Texto extraído:
O parasita tem um objetivo: obter acesso ao chamado "hospedeiro definitivo". Nesse caso, ele quer construir uma casa dentro de um gato. Os ratos infectados com Toxoplasma gondii perdem a aversão ao cheiro dos felinos, aumentando bastante as chances de serem mortos e de o parasita migrar. Alguns pesquisadores constataram que os ratos até se sentem atraídos pelo aroma dos "inimigos" e apressam sua destruição.
(Fonte: Pixabay)
Como eles fazem isso? A química explica. Os neurônios se comunicam através de sinais químicos, por isso é essencial que os parasitas se insiram nesse processo. "Os parasitas podem penetrar o cérebro e atacá-lo por dentro ou secretar compostos neuroativos que o atingirão através da circulação", diz Del Giudice. "Nos dois casos, eles precisam superar a interface sangue-cérebro e suas defesas".
O corpo e o cérebro também trocam informações por meio de substâncias químicas liberadas por órgãos endócrinos, como tireoide e gônadas, além de partes do sistema imunológico. Um parasita pode se alojar em um órgão ou manipulá-lo do lado de fora. "Os hormônios produzidos por esses órgãos modulam a função cerebral e podem afetar poderosamente o comportamento", ressalta o pesquisador.
Existem muitos outros exemplos de animais sendo manipulados por parasitas. As formigas infectadas por uma lombriga chamada Myrmeconema neotropicumturns mudam de preto para vermelho, atraindo pássaros famintos, o hospedeiro definitivo do verme. Alguns peixes doentes perdem a coordenação motora e se tornam presas mais fáceis, espalhando esses seres.
Os parasitas tentam sequestrar animais há muito tempo. Felizmente, longos séculos de exposição a parasitas hostis levaram a defesas que dificultam a permanência deles no cérebro. Del Giudice diz que poderia haver muito mais desses confrontos polimórficos bloqueados em nosso DNA há milhões de anos.

Tarefas e exercícios:
[A] Copie do texto sobre parasitas o trecho entre "O parasita tem" e "apressam sua destruição.", inclusive.
[B] De acordo com o texto sobre parasitas, o que os ratos infectados com Toxoplasma gondii perdem?

Entradas fornecidas:

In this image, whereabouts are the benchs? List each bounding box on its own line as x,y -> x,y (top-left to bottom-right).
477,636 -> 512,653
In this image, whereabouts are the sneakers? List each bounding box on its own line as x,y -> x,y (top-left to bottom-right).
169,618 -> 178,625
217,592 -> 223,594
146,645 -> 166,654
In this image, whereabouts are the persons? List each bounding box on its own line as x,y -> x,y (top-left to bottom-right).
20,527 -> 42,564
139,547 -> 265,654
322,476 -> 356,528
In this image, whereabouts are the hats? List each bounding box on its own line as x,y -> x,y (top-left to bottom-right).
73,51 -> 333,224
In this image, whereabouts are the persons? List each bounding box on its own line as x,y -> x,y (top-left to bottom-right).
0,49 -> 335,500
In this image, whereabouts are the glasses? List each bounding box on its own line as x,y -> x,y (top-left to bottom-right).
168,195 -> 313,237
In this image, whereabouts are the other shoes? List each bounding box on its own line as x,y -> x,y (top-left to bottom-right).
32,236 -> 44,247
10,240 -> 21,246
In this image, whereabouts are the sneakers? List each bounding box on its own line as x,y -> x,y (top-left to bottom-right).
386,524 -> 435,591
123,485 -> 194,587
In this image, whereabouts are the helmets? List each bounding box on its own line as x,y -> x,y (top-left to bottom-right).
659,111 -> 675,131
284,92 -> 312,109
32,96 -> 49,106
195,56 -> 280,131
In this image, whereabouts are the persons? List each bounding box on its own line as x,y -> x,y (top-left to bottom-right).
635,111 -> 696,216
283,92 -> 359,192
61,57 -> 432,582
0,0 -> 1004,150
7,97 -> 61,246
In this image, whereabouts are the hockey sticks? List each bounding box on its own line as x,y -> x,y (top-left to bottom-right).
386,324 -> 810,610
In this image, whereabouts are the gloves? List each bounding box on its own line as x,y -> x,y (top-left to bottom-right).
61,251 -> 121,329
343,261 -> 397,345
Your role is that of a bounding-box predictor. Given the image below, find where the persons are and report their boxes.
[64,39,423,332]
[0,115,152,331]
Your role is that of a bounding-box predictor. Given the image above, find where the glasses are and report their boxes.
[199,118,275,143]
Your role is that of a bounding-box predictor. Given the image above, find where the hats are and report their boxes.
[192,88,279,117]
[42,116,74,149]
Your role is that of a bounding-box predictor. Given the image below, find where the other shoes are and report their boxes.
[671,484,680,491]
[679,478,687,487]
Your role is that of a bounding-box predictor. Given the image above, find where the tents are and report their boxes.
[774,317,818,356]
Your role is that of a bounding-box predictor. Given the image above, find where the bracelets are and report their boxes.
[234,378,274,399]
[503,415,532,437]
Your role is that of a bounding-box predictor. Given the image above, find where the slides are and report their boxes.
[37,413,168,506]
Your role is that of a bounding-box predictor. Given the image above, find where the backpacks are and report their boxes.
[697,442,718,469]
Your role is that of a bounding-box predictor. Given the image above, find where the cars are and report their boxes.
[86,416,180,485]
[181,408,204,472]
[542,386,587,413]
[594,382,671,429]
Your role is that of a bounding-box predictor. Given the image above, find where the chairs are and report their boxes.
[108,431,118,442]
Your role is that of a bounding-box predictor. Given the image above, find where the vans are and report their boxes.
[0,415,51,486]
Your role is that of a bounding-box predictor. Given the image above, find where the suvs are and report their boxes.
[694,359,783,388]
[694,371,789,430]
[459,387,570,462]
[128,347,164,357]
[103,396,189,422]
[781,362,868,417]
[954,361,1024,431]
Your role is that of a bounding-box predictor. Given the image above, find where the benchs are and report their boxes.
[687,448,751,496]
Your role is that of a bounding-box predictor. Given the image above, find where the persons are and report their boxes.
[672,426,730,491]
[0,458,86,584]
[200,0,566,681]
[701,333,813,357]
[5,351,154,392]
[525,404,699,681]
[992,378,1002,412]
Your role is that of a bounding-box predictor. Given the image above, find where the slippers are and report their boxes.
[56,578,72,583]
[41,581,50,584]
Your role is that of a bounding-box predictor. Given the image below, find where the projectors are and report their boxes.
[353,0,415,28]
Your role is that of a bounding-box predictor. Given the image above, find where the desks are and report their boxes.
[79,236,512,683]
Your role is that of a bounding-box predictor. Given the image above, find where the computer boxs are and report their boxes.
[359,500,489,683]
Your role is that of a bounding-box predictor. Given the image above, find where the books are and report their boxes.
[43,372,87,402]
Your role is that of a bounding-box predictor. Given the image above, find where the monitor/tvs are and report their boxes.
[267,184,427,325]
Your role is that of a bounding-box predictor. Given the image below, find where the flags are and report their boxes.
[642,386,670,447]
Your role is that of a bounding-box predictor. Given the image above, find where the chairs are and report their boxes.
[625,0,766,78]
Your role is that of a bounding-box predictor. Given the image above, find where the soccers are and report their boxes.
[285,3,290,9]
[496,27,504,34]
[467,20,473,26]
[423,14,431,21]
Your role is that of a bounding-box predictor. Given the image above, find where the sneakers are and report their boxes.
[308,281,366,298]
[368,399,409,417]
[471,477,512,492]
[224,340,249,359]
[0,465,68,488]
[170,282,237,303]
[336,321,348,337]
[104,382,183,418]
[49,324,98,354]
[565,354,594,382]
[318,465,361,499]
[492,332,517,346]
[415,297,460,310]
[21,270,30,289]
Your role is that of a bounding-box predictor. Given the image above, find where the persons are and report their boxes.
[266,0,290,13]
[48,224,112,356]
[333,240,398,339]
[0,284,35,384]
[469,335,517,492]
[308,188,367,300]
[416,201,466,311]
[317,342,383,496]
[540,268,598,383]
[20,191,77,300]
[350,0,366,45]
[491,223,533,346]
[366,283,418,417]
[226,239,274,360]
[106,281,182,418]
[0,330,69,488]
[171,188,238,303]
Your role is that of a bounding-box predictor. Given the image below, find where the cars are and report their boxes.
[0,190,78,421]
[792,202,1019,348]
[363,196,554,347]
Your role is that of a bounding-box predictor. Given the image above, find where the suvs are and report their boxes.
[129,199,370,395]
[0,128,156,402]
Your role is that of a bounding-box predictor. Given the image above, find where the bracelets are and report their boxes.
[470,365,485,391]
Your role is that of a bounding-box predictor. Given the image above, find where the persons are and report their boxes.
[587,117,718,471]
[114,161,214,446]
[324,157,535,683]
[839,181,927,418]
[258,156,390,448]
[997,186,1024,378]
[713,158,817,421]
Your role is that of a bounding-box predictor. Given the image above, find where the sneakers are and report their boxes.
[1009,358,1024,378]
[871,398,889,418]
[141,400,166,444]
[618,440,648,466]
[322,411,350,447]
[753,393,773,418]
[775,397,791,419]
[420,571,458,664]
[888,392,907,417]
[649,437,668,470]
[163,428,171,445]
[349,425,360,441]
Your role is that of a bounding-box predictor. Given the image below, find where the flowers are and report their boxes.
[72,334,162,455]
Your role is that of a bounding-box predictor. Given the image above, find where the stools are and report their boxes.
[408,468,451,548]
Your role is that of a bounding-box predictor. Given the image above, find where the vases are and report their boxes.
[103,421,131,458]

Respostas:
[A]
O parasita tem um objetivo: obter acesso ao chamado "hospedeiro definitivo". Nesse caso, ele quer construir uma casa dentro de um gato. Os ratos infectados com Toxoplasma gondii perdem a aversão ao cheiro dos felinos, aumentando bastante as chances de serem mortos e de o parasita migrar. Alguns pesquisadores constataram que os ratos até se sentem atraídos pelo aroma dos "inimigos" e apressam sua destruição.

[B] Perdem a aversão ao cheiro dos felinos.